■ INSTRUCTION ■
Please reproduce the records below word for word, keeping every line in its original order. Leave the pictures out.

■ RECORDS FOR THIS EXERCISE ■
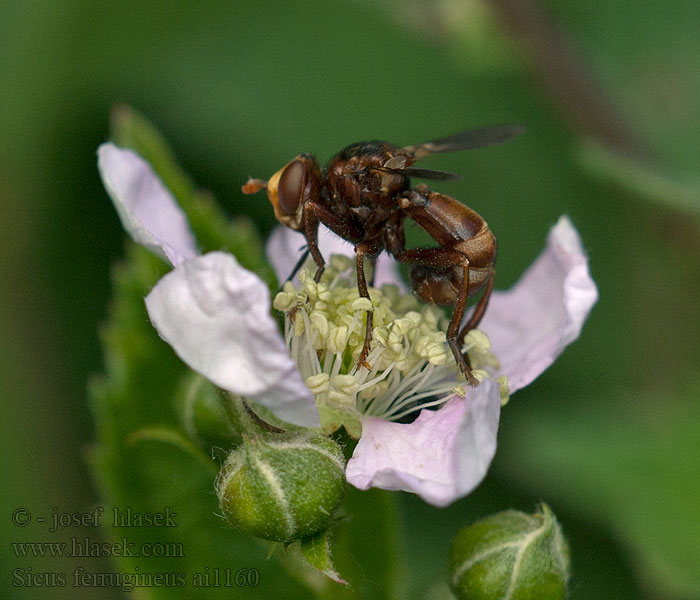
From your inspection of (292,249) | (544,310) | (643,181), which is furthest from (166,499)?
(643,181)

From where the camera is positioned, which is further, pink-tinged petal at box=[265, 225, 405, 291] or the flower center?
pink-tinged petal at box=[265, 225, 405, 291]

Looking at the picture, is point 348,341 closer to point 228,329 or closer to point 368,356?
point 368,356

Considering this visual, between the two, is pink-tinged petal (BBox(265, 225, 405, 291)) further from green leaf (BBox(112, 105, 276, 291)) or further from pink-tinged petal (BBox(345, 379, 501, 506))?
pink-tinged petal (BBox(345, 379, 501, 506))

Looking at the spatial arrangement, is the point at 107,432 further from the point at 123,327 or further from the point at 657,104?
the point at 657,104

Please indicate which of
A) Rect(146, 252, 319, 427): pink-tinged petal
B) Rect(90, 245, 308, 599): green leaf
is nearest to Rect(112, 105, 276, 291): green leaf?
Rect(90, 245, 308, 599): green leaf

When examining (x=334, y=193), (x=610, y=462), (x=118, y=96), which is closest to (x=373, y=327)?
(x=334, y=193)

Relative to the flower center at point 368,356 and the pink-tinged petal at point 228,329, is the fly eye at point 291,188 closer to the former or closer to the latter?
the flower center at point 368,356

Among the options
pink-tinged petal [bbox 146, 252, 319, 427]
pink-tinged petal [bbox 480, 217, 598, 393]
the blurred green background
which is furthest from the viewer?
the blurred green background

■ COMPLETE OUTPUT ■
From your inspection of (292,249) | (544,310) | (643,181), which is furthest from (166,499)?
(643,181)

From where the camera is positioned, which is further, pink-tinged petal at box=[265, 225, 405, 291] or the flower center?
pink-tinged petal at box=[265, 225, 405, 291]

Looking at the picture, is point 348,341 closer to point 228,329 or closer to point 368,356?
point 368,356

Considering this visual, between the two, is pink-tinged petal (BBox(265, 225, 405, 291)) further from green leaf (BBox(112, 105, 276, 291)) or further from pink-tinged petal (BBox(345, 379, 501, 506))?
pink-tinged petal (BBox(345, 379, 501, 506))

Looking at the spatial arrangement, is the point at 107,432 further from the point at 123,327 or further from the point at 657,104?
the point at 657,104

Please indicate which of
A) Rect(146, 252, 319, 427): pink-tinged petal
B) Rect(90, 245, 308, 599): green leaf
is nearest to Rect(112, 105, 276, 291): green leaf?
Rect(90, 245, 308, 599): green leaf

When examining (x=334, y=193), (x=610, y=462), (x=118, y=96), which is closest to (x=373, y=327)?
(x=334, y=193)

Relative to the flower center at point 368,356 and the pink-tinged petal at point 228,329, is the fly eye at point 291,188 closer to the former or closer to the latter?
the flower center at point 368,356

Among the options
pink-tinged petal [bbox 146, 252, 319, 427]
pink-tinged petal [bbox 480, 217, 598, 393]
the blurred green background
which is furthest from the viewer?
the blurred green background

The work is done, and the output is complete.